> [ZADANIA DO WYKONANIA]
(a) Na której gali Aleksandra Toncheva zadebiutuje w KSW według wywiadu z Aleksandrą Tonchevą?
(b) Proszę wyjaśnić na podstawie wywiadu z Aleksandrą Tonchevą, dlaczego uznaje ona za nielogiczne twierdzenie, że Sofia została okradziona ze zwycięstwa.
(c) Proszę kontynuować wywiad z Aleksandrą Tonchevą od miejsca, w którym się kończy.

> [FRAGMENT TEKSTU]
– W KSW jest mnóstwo świetnych zawodniczek. Przykładowo podobał mi się debiut Adrianny Kreft. Do tego jest tu Aleksandra Rola. A Sofia? Przecież była faworytką naszego starcia, dlatego nielogicznym jest twierdzenie, że została okradziona ze zwycięstwa – mówi portalowi InTheCage.pl Aleksandra Toncheva, która zadebiutuje w największej polskiej organizacji MMA już w maju na gali oznaczonej numerem 82.

Gale MMA oraz inne rozgrywki sportowe możesz obstawiać na stronie eFortuna.pl – legalnego polskiego bukmachera.

Kamil Piłaszewicz: Nadszedł czas przedstawienia w wywiadzie najlepszej zawodniczki MMA z Bałkanów. Uprzedzając komentarze fanów: jedynkę przyznał Ci portal Tapology. Jakimi pierwszymi słowy chciałabyś się zwrócić do fanów KSW?
Aleksandra Toncheva: Witajcie przyjaciele KSW! Jestem bardzo zadowolona, wręcz podekscytowana, że jestem częścią jednej z najlepszych organizacji MMA w Europie. Do tego mam szansę konkurować z jednymi z najlepszych zawodniczek MMA wagi słomkowej!

Jak do tego doszło, że podpisałaś kontrakt właśnie z tą organizacją? Co przekonało Cię do złożenia podpisu pod ich propozycją umowy?

Zarejestrowane dane:
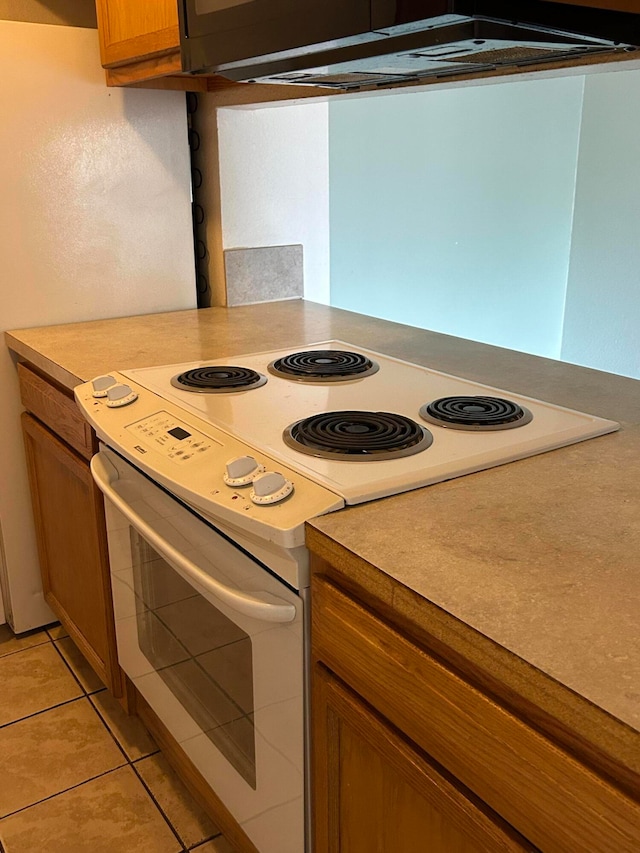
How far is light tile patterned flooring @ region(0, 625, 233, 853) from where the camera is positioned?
5.09 feet

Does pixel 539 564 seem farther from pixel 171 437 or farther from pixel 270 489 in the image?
pixel 171 437

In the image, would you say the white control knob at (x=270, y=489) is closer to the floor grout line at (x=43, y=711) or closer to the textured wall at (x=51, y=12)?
the floor grout line at (x=43, y=711)

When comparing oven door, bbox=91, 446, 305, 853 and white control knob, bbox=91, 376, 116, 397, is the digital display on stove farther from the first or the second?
white control knob, bbox=91, 376, 116, 397

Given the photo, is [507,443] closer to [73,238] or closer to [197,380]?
[197,380]

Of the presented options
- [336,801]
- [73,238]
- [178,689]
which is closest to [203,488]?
[336,801]

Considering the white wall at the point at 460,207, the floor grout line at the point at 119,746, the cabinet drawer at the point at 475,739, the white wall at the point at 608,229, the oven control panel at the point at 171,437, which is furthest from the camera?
the white wall at the point at 608,229

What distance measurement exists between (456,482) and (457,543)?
0.61 feet

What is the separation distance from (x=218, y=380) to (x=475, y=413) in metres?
0.49

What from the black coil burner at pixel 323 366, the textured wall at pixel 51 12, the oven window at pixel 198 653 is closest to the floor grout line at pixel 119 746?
the oven window at pixel 198 653

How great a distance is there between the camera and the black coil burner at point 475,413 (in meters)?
1.22

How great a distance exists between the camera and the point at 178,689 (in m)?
1.44

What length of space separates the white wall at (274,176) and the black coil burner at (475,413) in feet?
3.52

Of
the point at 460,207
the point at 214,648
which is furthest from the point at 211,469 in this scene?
the point at 460,207

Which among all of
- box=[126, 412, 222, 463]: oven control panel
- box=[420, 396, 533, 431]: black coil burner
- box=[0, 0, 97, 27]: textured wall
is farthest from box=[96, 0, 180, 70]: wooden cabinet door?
box=[420, 396, 533, 431]: black coil burner
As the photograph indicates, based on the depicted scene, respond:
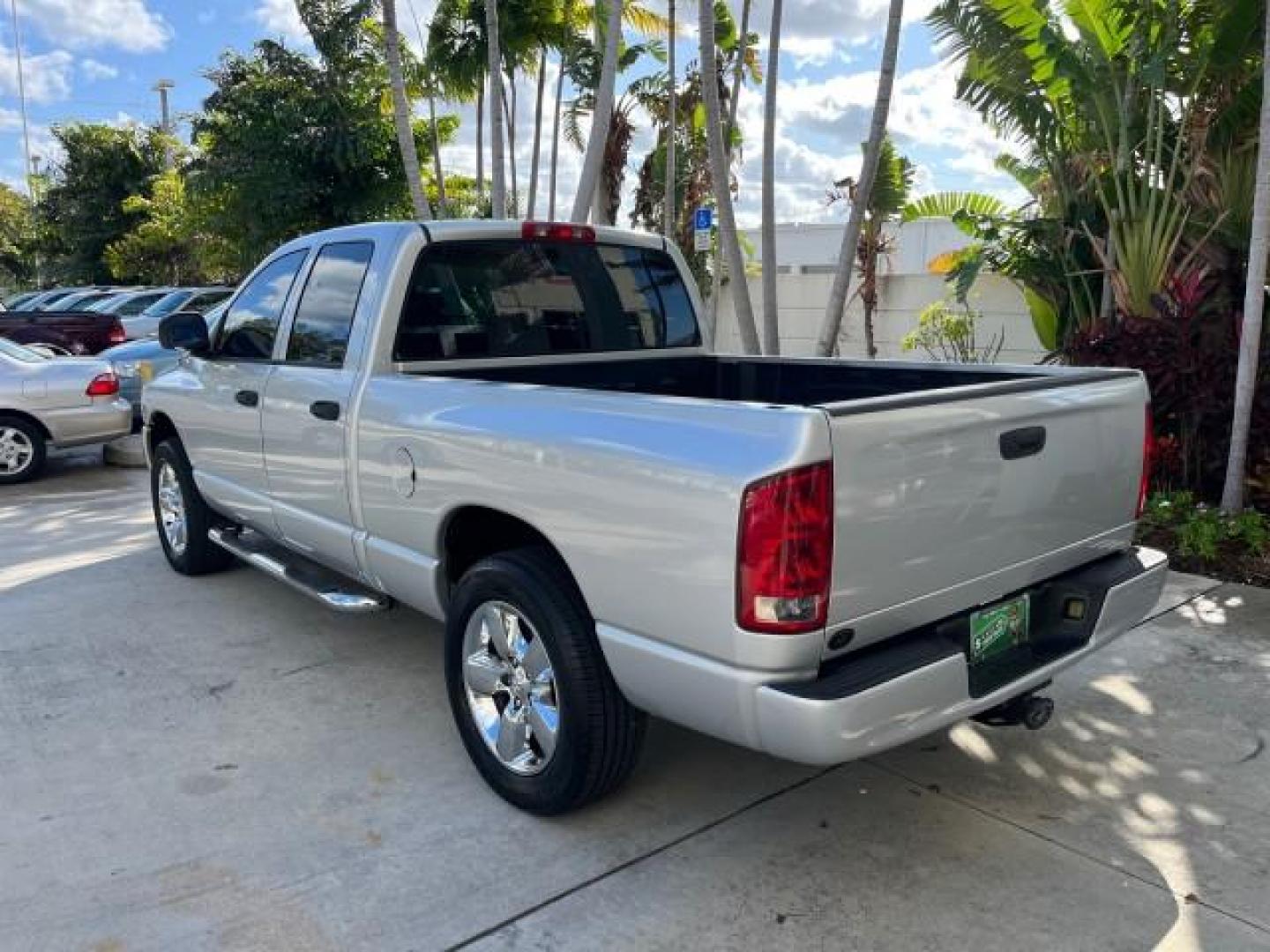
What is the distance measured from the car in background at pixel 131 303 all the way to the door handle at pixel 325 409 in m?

> [WYNIKI ZADAŃ]
(a) Na gali oznaczonej numerem 82, w maju.

(b) Toncheva uznaje to twierdzenie za nielogiczne, ponieważ Sofia była faworytką ich starcia.

(c)
– Przemek Kosiński chciał ze mną pracować już lata temu, ale wtedy byłam już związana współpracą z kimś innym. Bardzo się cieszę, że się nie poddał i po wygranej walce z Sofiią Bagishvili dołączyłam do jego teamu. Niedługo później otrzymałam ofertę od KSW.

Anita Bekus – to imię i nazwisko rywalki, które zostało Ci zaproponowane jako jedyne? Czy w grę wchodziła walka z jeszcze innymi fighterkami?
– Anita była pierwszą propozycją i oboje podjęliśmy się tego wyzwania.

Z tego, co się orientuję, to Twoją docelową kategorią wagową jest musza. Jako, że w KSW swego czasu mówiło się o rozbudowie dwóch dywizji kobiet, to zapytam, czy jesteś chętna i gotowa toczyć boje w jednej i drugiej; czy tylko w docelowej?
– Nie… Tak w ogóle to moją kategorią wagową jest atomowa, tj. do 105 funtów. Tylko w Europie nie pojedynkuje się w niej zbyt wiele kobiet, więc muszę walczyć w wadze słomkowej.

Które z dotychczasowych walk kobiet w KSW miałaś okazję obserwować?
– W KSW jest mnóstwo świetnych zawodniczek. Przykładowo podobał mi się debiut Adrianny Kreft. Do tego jest tu Aleksandra Rola, z którą pojedynkowałam się na IMMAF w 2016 roku.

Jakie są Twoje wnioski, podejście do kobiecych dywizji w KSW?
– Myślę, że są naprawdę ciekawe, bo są w nich wymagające przeciwniczki. Identycznie jest w męskich kategoriach.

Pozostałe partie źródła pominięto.